WORK INSTRUCTION
From first line to last, transcribe the listing exactly and skip any image.

::: STORED DATA

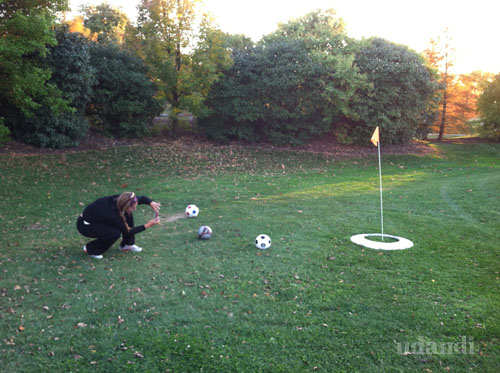 GreatParks.org Footgolf | udandi.com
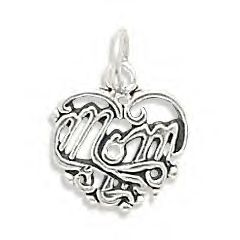 Great Addition To Mom's Charm Bracelet!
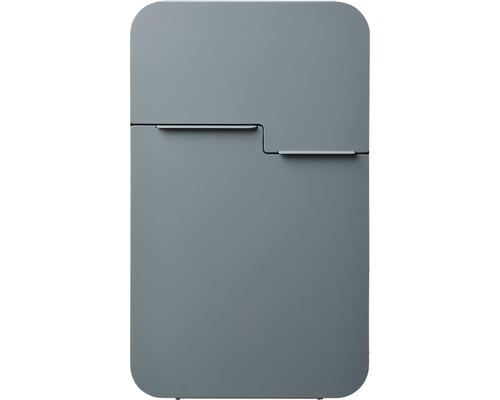 MEFA Briefkasten Stahl pulverbeschichtet BxHxT 322/539/132 mm Retro 620 Basaltgrau RAL 7012 semimatt Entnahme vorne
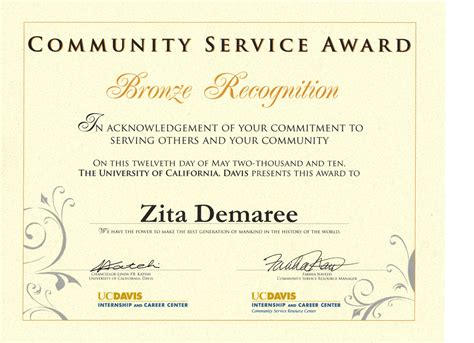community service certificate template images templates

::::::

SOLUTION FOR THIS PROBLEM
 GreatParks.org Footgolf | udandi.com
 Great Addition To Mom's Charm Bracelet!
 MEFA Briefkasten Stahl pulverbeschichtet BxHxT 322/539/132 mm Retro 620 Basaltgrau RAL 7012 semimatt Entnahme vorne
community service certificate template images templates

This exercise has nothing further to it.